Studie: Zwei Drittel der selbständigen Online-Händler fühlen sich nicht ausreichend versichert

Lediglich 34 Prozent der selbständigen Online-Händler in Deutschland sind davon überzeugt, gegen die beruflichen Risiken ihrer selbständigen Tätigkeit ausreichend versichert zu sein. Zum Vergleich: Unter den klassischen Einzelhändlern fühlen sich immerhin 63 Prozent gut abgesichert. Das sind Ergebnisse der Studie „Fokus Selbständigkeit“. Die mailo Versicherung AG hat dafür mehr als 900 Freiberufler und Selbständige befragt.

„Der Geschäftsbetrieb im Internet wird vor allem von Cyber-Kriminellen bedroht. Die E-Commerce-Spezialisten sind sich dieser Gefahr bewusst. Jetzt steht die Versicherungswirtschaft in der Pflicht, maßgeschneiderte Produkte für den Ernstfall im digitalen Kaufhaus bereitzustellen“, hat Armin Molla, Vorstand der mailo Versicherung AG, erkannt.

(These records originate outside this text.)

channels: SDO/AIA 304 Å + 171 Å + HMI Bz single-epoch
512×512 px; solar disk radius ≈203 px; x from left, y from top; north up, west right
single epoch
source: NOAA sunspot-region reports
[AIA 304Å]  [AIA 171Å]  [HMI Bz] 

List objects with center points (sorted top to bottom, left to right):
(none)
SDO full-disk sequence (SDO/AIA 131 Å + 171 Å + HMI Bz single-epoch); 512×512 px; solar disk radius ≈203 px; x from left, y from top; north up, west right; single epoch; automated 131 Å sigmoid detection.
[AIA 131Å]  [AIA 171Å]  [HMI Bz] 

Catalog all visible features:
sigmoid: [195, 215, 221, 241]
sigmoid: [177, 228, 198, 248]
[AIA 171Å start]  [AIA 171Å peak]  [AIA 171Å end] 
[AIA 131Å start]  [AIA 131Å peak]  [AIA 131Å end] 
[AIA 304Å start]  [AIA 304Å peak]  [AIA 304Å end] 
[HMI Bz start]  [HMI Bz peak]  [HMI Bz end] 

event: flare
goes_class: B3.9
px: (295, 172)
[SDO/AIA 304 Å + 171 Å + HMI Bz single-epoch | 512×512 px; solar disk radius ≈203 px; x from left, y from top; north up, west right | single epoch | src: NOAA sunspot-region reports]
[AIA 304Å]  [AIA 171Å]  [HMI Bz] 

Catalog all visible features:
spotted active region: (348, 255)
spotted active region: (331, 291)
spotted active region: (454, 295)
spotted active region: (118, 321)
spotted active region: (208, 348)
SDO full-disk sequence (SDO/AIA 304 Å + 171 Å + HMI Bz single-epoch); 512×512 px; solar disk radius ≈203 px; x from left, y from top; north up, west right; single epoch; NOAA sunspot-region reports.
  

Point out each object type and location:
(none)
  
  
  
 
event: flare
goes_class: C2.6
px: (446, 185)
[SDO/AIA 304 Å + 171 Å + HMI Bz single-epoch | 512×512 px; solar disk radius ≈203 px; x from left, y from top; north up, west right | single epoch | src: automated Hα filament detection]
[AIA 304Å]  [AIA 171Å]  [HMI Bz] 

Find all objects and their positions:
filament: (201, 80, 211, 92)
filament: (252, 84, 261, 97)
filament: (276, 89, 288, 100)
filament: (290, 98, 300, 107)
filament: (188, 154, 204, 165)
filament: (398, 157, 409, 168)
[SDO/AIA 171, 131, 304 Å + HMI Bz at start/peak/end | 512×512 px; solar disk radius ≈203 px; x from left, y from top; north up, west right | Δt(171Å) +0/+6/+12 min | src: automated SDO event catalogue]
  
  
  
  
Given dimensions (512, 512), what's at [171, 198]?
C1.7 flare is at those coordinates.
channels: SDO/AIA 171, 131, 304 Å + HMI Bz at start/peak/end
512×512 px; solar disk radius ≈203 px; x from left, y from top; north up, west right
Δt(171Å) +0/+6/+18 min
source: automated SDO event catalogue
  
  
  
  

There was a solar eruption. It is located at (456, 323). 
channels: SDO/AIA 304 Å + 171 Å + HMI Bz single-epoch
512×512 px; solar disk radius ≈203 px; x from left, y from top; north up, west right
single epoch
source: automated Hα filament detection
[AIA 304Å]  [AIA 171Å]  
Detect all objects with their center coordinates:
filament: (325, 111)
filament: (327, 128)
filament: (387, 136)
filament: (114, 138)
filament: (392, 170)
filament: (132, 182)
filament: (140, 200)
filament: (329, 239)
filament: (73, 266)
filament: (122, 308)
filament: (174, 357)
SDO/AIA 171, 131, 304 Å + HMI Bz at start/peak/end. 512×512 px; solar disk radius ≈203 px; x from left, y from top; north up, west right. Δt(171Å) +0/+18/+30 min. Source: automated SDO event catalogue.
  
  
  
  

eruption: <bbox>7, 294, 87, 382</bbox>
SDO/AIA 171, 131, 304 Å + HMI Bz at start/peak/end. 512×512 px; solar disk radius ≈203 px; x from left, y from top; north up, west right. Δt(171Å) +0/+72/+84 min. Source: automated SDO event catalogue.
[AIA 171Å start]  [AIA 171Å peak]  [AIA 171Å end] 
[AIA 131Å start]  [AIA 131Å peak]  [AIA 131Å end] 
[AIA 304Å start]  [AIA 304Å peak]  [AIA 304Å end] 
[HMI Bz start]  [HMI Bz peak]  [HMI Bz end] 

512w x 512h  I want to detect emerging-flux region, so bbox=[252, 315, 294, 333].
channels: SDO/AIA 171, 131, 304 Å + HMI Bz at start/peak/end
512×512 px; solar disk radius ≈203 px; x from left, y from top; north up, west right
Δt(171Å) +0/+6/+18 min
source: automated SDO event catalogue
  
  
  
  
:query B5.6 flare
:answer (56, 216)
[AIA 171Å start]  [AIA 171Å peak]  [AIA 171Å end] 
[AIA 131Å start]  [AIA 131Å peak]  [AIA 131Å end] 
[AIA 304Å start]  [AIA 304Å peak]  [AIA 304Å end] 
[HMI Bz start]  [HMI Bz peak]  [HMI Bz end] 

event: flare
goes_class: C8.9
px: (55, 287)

Mit dem boomenden Online-Handel rückten stetig neue Händler/Anbieter nach, die vor allem in der Frühphase häufig weder über die Erfahrung noch über die Finanzstärke verfügten, um spezialisierte Policen abzuschließen.

„Gefragt sind deshalb einfache und leistungsstarke Produkte, die Online-Händler schnell und komfortabel im Internet abschließen können“, so Molla.

In anderen Branchen fühlen sich die Selbständigen in Deutschland besser abgesichert. So geben zum Beispiel 70 Prozent der freien Unternehmensberater an, sie seien ausreichend gegen berufliche Risiken versichert. „Auch Restaurants und Bürobetriebe sichern sich laut unserer Studie besser ab. Dennoch muss auch hier noch ein größeres Bewusstsein geschaffen werden“, erläutert Molla. Der mailo-Vorstand mahnt, dass angesichts der möglichen Folgeschäden im Ernstfall auch die von gut jedem dritten Befragten als Absicherung ins Feld geführten finanziellen Rücklagen viel schneller ausgeschöpft sein könnten als erwartet.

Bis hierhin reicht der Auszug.